In the present era, the shipbuilding industry is being dominated by players from the US, European, and Eastern Asia. But there was a time in the ancient past, when shipbuilding in India was a major and thriving industry.
Some of the most important aspects of the Indian maritime history can be recounted as follows.
The maritime history of Indian shipbuilding begins right from the time of civilisation in Harappa and Mohenjo-Daro. The Rig-Veda – one of the four Vedas (Hindu holy writings) – documents about the variously termed parts of a vessel in the oldest existing Indian language: the Sanskrit.
Also, other detailing about the ancient marine industry is documented in the Arthashastra and various other writings of the ancient Indian folk-lore. In the context of these documentations, it needs to be noted that the ancient maritime India was also majorly influenced by the then-prevailing system of societal superiority.
Since the boats of that era were built of wood, there were stringent specifications and protocols laid down for the materials to be used. There were also numerous other superstitious beliefs that were documented in a book known as the Yuktikalpataru, regarded to be published around the 6th century AD.
The shipbuilding industry in India was mainly carried on in the coastal territories like Bombay, Cochin, Tuticorin, Mandvi and Cuddalore. The ships and the shipyards that existed in Ancient India were used to carry out and further the existing international trade with the then existing European empires. In addition to the European empires, trading through the oceanic routes also existed between India and some of the other South Asian territories
With the advent of the European voyagers like Vasco da Gama in the 13th century, shipbuilding in India suffered as these voyagers laid the foundation stone of colonisation in the country. However due to the political alliance formed between the Indian rulers in the Western part of the country to counter the shipbuilding and naval efforts of the Westerners, shipbuilding in India saw a resurgence of sorts towards the 17th century.
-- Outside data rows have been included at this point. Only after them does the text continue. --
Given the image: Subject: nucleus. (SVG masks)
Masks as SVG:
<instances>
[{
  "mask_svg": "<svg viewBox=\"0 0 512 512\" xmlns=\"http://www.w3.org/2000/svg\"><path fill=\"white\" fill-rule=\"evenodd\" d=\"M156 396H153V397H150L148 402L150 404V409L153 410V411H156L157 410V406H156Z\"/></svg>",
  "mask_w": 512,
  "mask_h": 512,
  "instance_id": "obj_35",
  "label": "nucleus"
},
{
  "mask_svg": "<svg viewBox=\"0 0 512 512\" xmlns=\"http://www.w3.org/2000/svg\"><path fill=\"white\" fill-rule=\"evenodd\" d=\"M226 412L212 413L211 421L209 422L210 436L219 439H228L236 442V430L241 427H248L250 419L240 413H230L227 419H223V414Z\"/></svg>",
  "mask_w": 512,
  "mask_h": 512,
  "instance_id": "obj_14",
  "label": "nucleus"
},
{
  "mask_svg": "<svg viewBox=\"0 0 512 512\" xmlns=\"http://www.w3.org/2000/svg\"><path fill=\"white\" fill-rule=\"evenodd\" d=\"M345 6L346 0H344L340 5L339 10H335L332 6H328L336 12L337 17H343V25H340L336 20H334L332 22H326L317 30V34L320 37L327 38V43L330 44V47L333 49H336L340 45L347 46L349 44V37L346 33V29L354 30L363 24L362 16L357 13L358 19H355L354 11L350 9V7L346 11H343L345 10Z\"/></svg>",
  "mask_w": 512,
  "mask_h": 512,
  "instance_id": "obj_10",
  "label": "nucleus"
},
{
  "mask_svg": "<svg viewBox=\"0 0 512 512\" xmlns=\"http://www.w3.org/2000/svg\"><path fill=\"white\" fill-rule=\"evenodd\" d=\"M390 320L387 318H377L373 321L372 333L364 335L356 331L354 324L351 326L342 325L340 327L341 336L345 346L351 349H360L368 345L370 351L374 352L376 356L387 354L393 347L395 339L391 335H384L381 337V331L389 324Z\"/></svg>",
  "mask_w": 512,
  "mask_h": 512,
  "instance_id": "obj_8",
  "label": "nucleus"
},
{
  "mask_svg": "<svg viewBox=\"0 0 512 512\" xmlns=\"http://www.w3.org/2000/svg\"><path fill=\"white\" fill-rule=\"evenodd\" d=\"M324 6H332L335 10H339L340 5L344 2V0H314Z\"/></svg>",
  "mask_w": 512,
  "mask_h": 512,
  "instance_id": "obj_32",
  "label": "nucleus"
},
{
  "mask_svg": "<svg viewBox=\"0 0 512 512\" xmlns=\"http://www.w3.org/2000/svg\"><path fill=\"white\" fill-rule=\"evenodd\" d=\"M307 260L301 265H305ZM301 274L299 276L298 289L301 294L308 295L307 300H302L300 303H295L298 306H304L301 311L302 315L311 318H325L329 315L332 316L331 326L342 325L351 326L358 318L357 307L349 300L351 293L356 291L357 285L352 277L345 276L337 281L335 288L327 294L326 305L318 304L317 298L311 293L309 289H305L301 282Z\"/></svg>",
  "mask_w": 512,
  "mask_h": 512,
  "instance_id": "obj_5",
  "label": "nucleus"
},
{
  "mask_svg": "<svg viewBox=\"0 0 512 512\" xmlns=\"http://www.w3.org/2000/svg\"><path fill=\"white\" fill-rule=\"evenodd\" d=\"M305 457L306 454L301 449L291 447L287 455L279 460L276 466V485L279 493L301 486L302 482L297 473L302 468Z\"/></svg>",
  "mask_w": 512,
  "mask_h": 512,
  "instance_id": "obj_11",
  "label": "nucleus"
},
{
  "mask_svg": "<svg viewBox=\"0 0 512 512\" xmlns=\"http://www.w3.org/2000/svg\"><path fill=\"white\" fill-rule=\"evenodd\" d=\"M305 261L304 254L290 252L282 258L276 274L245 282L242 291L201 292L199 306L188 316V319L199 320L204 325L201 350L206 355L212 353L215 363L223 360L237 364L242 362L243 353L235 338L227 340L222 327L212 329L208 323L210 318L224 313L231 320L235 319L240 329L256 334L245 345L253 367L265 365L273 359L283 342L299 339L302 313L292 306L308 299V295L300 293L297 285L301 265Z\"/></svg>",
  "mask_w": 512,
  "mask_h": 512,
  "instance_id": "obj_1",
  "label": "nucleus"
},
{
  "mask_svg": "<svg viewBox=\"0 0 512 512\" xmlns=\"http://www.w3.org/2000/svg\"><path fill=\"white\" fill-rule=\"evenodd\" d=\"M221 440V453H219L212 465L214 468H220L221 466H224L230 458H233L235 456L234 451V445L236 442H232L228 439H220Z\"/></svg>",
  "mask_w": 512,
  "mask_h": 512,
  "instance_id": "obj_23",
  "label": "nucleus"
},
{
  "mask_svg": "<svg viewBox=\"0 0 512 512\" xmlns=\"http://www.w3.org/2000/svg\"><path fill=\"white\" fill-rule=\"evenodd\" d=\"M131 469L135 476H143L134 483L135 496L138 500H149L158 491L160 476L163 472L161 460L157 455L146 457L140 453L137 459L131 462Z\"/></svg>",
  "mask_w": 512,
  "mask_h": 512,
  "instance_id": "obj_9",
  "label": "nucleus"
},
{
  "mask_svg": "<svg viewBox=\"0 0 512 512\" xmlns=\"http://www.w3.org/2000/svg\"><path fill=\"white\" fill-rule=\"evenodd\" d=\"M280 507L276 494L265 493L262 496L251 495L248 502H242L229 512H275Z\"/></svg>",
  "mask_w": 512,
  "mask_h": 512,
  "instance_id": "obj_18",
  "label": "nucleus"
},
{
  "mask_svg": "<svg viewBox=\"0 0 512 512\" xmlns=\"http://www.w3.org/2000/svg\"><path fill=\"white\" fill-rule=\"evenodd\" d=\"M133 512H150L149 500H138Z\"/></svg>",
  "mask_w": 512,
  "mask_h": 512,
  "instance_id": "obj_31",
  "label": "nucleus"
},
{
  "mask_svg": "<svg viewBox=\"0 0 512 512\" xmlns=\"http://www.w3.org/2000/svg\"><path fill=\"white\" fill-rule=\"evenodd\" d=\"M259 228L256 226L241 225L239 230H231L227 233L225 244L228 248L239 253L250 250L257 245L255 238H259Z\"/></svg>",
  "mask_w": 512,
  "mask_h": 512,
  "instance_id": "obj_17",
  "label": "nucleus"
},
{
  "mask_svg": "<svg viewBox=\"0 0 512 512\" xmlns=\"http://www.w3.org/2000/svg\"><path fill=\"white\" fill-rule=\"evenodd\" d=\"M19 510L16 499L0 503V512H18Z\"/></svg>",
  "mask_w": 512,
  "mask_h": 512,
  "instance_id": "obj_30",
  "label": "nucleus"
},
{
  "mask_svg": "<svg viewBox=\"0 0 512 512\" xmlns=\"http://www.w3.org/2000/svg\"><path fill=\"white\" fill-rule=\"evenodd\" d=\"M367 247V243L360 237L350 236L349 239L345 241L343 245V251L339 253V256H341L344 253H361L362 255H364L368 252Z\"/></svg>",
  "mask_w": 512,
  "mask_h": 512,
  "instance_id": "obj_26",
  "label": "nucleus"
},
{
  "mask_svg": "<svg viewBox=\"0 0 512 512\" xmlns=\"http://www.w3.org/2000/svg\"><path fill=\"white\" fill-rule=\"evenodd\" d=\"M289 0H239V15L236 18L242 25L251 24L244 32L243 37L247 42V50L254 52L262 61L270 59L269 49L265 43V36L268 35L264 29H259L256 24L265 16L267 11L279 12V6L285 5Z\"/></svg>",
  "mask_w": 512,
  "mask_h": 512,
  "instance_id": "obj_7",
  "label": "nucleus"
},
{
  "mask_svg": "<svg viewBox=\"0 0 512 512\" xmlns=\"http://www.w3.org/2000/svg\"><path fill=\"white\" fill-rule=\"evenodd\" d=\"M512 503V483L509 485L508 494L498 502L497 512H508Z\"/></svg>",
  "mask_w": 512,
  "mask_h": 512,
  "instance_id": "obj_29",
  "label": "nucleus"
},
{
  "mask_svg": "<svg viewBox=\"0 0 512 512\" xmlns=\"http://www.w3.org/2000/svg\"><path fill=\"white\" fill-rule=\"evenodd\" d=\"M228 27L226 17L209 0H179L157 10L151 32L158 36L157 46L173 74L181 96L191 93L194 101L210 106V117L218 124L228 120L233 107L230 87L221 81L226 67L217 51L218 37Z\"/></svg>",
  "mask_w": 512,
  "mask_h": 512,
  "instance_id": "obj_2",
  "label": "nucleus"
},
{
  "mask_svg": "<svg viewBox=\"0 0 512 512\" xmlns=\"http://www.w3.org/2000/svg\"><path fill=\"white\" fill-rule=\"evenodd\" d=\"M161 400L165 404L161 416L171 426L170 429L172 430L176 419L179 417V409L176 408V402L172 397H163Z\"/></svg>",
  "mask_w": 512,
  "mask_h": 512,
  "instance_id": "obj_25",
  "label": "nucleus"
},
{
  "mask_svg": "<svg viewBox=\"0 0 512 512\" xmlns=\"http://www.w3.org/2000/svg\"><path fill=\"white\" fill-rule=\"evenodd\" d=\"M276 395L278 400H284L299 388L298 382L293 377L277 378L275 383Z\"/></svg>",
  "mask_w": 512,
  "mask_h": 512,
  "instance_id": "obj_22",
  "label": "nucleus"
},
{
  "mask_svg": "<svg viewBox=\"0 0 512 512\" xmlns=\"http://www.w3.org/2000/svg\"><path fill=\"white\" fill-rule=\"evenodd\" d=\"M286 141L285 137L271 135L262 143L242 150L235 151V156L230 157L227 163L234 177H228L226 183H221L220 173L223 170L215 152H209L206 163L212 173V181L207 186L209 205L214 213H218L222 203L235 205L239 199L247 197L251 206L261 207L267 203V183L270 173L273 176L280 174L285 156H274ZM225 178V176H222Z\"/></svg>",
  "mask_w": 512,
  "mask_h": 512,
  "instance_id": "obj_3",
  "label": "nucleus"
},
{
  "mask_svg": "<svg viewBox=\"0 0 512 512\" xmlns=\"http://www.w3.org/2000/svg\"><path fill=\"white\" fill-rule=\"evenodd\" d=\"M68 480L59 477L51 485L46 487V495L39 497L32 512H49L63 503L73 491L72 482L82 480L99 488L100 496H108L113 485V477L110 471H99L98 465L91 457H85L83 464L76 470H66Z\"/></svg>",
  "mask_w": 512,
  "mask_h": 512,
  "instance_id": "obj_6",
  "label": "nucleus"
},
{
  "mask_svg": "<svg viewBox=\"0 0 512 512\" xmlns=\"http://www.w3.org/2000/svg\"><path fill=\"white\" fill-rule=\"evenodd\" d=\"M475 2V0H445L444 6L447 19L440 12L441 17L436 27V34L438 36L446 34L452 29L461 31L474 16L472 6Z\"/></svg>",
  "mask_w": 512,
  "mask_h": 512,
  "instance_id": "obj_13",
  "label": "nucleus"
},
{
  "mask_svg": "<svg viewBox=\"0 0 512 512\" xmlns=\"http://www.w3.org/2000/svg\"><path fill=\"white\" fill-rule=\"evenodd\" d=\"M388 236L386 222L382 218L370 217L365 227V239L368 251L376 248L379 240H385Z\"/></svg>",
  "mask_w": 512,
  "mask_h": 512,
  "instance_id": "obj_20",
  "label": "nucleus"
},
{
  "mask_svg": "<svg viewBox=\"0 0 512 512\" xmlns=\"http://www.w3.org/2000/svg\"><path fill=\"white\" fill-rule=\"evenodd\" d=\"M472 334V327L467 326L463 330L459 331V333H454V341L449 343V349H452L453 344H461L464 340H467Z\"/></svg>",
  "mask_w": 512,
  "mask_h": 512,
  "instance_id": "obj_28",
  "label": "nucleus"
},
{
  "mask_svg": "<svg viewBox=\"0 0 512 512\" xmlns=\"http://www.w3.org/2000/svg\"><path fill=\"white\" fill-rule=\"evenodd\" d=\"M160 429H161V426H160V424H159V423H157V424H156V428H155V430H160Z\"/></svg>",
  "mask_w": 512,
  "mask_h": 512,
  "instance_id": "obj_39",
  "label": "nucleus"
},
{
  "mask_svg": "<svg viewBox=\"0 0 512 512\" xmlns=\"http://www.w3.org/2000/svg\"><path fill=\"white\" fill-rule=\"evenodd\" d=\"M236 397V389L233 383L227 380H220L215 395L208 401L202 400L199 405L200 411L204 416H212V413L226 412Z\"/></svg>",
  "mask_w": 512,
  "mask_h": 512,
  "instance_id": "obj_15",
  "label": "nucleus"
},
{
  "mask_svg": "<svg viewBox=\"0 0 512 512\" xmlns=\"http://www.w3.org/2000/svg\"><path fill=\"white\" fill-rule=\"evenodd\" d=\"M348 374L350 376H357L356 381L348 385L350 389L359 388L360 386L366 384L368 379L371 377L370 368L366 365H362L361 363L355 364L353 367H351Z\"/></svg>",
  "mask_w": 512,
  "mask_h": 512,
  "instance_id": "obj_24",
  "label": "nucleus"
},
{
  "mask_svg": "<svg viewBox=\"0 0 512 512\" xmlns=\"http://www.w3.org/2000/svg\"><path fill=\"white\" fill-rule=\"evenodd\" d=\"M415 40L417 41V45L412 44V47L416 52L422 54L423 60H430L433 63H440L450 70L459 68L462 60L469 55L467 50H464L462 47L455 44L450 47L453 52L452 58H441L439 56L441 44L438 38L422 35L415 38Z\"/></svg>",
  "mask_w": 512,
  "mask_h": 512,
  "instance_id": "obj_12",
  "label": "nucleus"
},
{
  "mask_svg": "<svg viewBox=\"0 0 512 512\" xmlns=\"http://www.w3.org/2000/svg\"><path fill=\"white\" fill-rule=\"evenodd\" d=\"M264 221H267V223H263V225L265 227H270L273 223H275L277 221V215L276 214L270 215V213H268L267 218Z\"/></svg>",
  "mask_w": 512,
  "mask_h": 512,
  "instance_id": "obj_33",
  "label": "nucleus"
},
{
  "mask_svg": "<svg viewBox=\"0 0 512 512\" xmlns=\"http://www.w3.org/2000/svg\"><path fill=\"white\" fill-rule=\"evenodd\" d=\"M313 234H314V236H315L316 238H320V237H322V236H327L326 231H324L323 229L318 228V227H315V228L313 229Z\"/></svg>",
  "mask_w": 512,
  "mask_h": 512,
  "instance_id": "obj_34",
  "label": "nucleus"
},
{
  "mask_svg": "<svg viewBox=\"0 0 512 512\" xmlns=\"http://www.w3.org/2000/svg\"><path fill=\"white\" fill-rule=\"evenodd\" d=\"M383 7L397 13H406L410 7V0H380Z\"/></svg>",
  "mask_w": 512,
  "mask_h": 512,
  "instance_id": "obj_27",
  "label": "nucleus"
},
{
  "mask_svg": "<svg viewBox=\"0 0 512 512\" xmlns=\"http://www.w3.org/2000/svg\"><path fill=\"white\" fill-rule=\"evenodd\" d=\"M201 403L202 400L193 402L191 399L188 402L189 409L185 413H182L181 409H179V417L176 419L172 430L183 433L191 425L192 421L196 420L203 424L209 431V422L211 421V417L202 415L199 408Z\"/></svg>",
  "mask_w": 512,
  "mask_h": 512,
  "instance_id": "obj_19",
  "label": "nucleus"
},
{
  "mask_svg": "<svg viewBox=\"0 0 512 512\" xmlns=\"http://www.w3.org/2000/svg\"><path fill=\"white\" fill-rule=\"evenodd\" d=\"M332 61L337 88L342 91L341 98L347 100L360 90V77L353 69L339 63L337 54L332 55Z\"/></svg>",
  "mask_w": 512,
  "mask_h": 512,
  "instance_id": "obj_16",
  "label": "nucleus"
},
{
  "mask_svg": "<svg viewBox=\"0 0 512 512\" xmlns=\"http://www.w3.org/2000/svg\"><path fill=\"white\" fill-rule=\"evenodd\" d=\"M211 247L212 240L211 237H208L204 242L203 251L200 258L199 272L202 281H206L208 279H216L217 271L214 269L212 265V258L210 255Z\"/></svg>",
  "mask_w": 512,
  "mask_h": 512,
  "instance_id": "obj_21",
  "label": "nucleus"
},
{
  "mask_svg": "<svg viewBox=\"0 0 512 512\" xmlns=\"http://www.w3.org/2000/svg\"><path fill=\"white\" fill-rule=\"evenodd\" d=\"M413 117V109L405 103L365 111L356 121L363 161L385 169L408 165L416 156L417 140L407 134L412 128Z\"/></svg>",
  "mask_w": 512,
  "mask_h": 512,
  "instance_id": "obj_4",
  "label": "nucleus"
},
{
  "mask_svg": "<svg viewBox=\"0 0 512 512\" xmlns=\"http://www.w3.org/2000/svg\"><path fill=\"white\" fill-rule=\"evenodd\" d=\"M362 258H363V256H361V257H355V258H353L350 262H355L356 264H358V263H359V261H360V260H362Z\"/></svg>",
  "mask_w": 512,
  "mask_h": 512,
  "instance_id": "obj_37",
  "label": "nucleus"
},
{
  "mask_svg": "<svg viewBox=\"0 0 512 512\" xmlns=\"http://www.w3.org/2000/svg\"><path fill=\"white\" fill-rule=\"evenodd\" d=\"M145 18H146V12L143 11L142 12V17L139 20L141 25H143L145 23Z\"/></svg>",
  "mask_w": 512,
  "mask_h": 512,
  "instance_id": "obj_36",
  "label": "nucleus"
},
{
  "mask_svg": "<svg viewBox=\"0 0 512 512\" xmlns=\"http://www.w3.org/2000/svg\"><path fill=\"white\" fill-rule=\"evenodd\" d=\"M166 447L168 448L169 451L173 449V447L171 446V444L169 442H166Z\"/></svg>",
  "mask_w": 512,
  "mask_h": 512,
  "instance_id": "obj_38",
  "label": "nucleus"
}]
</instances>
But during the British colonisation of the country in the 17th and 18th century, because of lack of competent rulers to hold the Indian maritime industry fort, Indian shipbuilding suffered. This lack of competence from the Indian perspective also ensured a further oppression for the Indians from the British rulers.
But while on one hand the Indian shipbuilding industry suffered a backlash, construction of several British ships were awarded to the Indian ship yards which kept alive the hopes and promises of the Indian ship construction industry in the chaotic times.
The Indian shipbuilding industry does not feature among the top Asian nations in the shipping sector. This deficit in its international contribution has been taken as a majorly problematic area by the Indian government and all efforts are being made to change this debilitative statistics.
A very important aspect of the Indian shipbuilding sector however, is about its ship breaking yard located in the Western state of Gujarat. Alang has around 170 yards of which 50 are currently functional as ship breaking yards. Yet, because of lack of proper infrastructural support from the government authorities, the condition of the workers in the ship breaking yard is really poor and remains an arena needing to be addressed as a priority.
The Indian peninsula enables a strong viability for the marine industry. Owing to certain factors, while the full potential of the same has been failed to be capitalised contemporarily, it can be hoped that in the days to come, the situation will be substantially reversed.